8. Define Taxonomies and Attributes
Most ERP systems use some sort of taxonomy to classify items. Master records must be classified correctly, completely and to a level of detail that makes the record easy to identify for search and reporting functions.
While it is not necessary to choose one particular taxonomy, it is necessary to have a taxonomy that supports your company’s business initiatives. Therefore, you should ensure your ERP consultant has experience with taxonomy selection and deployment.
Item record attributes play a similar important role. Attributes define the item and are important for successful parametric searches. Incomplete or incorrect attributes prevent items from being found, resulting in proliferation of parts and bloated inventories.

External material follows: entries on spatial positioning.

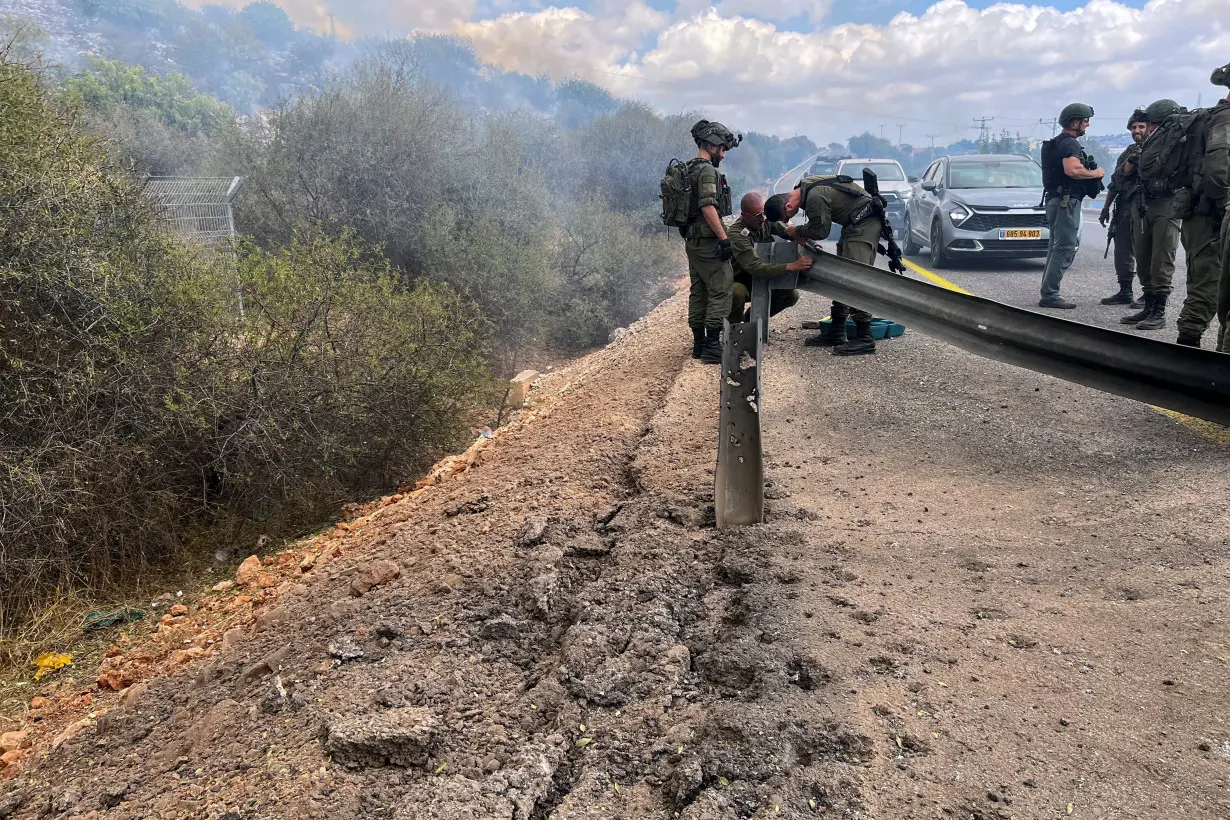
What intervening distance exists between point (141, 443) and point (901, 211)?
1582 centimetres

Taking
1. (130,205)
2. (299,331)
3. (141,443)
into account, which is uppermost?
(130,205)

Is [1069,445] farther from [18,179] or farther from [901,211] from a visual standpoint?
[901,211]

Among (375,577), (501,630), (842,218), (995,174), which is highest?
(995,174)

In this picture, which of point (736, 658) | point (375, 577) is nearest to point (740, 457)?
point (736, 658)

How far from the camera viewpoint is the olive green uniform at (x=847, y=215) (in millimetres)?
6836

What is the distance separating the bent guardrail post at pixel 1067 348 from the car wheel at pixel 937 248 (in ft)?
26.2

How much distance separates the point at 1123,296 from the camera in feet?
29.0

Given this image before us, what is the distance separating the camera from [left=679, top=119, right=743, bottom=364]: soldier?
6637mm

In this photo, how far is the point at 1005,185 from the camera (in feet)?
42.4

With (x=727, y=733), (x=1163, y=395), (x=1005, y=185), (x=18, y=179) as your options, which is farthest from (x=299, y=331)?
(x=1005, y=185)

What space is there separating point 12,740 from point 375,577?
220 cm

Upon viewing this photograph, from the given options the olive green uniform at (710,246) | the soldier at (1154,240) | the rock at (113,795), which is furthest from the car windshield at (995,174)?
the rock at (113,795)

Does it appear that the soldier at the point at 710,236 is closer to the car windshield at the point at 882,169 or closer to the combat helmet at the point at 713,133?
the combat helmet at the point at 713,133

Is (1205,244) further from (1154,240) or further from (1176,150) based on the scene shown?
(1154,240)
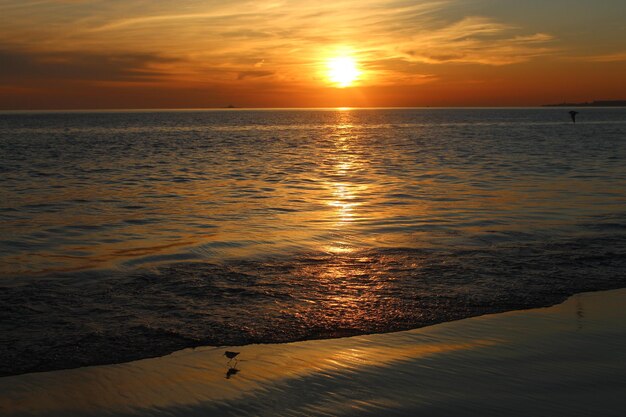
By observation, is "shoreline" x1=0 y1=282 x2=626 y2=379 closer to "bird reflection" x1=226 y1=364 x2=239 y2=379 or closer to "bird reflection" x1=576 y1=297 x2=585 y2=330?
"bird reflection" x1=576 y1=297 x2=585 y2=330

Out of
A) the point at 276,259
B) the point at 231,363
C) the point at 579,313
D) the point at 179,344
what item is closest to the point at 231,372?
the point at 231,363

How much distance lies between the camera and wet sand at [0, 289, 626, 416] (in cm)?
517

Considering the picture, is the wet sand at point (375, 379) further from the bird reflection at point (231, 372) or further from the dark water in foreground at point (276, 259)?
the dark water in foreground at point (276, 259)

To ensure a successful ERP data migration project, we recommend extracting, normalizing and completing item attributes beforehand. Because of the sheer volume of attributes to be extracted and enriched, an automated approach is the only practical way to execute this.
9. Develop New Processes
Once the initial data cleansing is complete, you will have more data to cleanse – unless you ensure employees adopt new processes that enable data accuracy. Even though these processes may be designed for legacy systems that will soon be retired, these processes are still worth developing. Consider the fact that most ERP projects last years. Can you endure two more years of dirty data?

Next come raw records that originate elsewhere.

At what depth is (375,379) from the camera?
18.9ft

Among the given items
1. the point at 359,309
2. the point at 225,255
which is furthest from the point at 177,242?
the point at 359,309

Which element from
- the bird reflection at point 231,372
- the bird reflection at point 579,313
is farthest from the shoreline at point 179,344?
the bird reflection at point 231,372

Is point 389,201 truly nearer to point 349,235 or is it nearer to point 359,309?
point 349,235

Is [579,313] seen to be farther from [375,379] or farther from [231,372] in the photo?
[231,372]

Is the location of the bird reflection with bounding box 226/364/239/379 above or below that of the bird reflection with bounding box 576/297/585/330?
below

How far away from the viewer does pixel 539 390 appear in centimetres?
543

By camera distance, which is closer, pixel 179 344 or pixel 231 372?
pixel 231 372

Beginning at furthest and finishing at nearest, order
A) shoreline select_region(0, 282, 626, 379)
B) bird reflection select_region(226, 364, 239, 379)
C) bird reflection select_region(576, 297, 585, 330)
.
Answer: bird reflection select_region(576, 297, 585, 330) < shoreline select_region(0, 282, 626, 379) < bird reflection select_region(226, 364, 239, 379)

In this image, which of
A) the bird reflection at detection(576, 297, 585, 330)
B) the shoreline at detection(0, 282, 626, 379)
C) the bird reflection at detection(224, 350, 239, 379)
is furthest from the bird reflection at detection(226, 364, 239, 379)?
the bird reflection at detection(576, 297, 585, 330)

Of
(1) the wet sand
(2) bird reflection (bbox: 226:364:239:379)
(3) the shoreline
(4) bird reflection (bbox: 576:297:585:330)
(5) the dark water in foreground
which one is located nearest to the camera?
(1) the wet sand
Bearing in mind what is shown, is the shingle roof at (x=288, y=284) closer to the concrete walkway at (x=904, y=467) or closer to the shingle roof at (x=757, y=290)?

We recommend that companies redesign their business processes and train employees both for the future state and this interim state. Both business process reengineering and organizational change management play a critical role in maintaining data cleanliness.
10. Test Before Migrating
Discover if you’re on the right track with your data by moving data to test environments. This will be time consuming and typically requires the development of unique code. Don’t make the mistake of leaving it until the last minute.
11. Use Your Data to Make Business Decisions
With your data migrated, your new processes established and your employees on board, you can almost breathe a sigh of relief – but not quite yet. Now, you must figure out what to do with your data insights.
Companies that have their eye on realizing business benefits from their ERP systems tend to address this issue early with change management and business process management. Knowing that an ERP software solution will enable increased data visibility, forward-thinking companies take advantage of this benefit by establishing data analysis processes. These companies also spend time training employees on these new processes.
Data migration is not usually a priority at the beginning of an ERP project. Instead, the focus is often on planning and design, while data migration is a muddled topic that people tend to avoid.
When companies avoid or delay data migration, their new system will provide unreliable data leading to technical challenges, customer dissatisfaction, low system usage and low benefits realization.
While data migration and cleansing may add cost to an already expensive ERP project, the effort will pay for itself almost immediately through the identification of excess inventory, reduced equipment downtime and improved data insights.